Task requirements:
Convert the listing, from the line holding "What separation distance" through the end of the listing, inclusive, into a two-column CSV with the header row text,answer and one row per item. Put each item's text and its answer in a quoted field, with line breaks replaced by spaces.

Given entries:
==============================
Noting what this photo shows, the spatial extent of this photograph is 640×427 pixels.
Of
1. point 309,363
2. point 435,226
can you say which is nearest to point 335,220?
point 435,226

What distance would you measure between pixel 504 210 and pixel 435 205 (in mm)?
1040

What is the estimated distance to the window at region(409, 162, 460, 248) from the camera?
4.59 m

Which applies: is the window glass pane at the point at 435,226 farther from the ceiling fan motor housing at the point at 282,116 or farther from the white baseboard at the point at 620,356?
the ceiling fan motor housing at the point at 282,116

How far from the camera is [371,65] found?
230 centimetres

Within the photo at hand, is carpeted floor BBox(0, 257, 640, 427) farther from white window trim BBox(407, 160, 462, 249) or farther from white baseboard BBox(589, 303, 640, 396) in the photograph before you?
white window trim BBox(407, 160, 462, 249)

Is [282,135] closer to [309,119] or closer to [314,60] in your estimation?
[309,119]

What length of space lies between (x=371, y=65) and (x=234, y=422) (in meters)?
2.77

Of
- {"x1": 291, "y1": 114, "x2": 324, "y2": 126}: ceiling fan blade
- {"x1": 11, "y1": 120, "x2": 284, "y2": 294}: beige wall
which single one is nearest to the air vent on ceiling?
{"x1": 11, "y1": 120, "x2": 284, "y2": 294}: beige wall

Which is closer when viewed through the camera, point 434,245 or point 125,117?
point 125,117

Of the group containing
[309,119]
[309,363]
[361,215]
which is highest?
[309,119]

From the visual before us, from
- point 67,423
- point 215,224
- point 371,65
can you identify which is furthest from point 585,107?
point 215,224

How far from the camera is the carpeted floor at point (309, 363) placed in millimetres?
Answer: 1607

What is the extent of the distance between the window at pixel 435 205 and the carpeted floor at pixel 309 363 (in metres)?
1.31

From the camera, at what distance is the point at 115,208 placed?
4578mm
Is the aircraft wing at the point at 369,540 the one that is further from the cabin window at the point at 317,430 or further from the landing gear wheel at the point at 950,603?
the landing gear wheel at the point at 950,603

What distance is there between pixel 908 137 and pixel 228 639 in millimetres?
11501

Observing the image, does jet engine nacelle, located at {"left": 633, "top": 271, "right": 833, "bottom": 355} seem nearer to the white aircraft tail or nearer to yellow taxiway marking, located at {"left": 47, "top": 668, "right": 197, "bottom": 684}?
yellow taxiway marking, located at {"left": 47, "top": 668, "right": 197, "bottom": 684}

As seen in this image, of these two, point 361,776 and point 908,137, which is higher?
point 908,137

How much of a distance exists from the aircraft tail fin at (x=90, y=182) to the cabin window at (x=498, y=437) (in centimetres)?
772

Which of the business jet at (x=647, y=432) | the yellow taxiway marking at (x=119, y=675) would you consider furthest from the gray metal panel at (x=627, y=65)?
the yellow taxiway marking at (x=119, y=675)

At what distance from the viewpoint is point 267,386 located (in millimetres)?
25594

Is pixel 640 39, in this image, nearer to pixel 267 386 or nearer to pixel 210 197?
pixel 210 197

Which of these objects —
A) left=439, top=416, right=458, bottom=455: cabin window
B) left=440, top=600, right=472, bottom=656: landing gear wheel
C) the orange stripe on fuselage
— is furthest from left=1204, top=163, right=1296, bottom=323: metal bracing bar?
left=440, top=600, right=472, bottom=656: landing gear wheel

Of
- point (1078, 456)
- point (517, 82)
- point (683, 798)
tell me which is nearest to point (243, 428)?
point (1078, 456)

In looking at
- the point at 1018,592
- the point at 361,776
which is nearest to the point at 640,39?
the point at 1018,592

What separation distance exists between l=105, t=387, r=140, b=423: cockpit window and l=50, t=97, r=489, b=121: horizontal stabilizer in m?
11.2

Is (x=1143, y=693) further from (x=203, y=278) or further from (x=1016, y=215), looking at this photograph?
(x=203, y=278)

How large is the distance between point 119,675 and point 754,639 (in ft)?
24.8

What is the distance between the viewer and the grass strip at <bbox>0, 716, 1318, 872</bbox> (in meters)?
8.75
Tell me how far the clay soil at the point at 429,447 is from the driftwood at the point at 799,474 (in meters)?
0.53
==============================
The solution:
text,answer
"What separation distance exists between l=105, t=387, r=140, b=423: cockpit window and l=50, t=97, r=489, b=121: horizontal stabilizer in m?","11.2"
"Is (x=1143, y=693) further from (x=203, y=278) or further from (x=1016, y=215), looking at this photograph?","(x=203, y=278)"
"How large is the distance between point 119,675 and point 754,639 (in ft)?","24.8"
"What is the distance between the viewer and the grass strip at <bbox>0, 716, 1318, 872</bbox> (in meters)?","8.75"
"Tell me how far the clay soil at the point at 429,447 is from the driftwood at the point at 799,474 (in meters)?","0.53"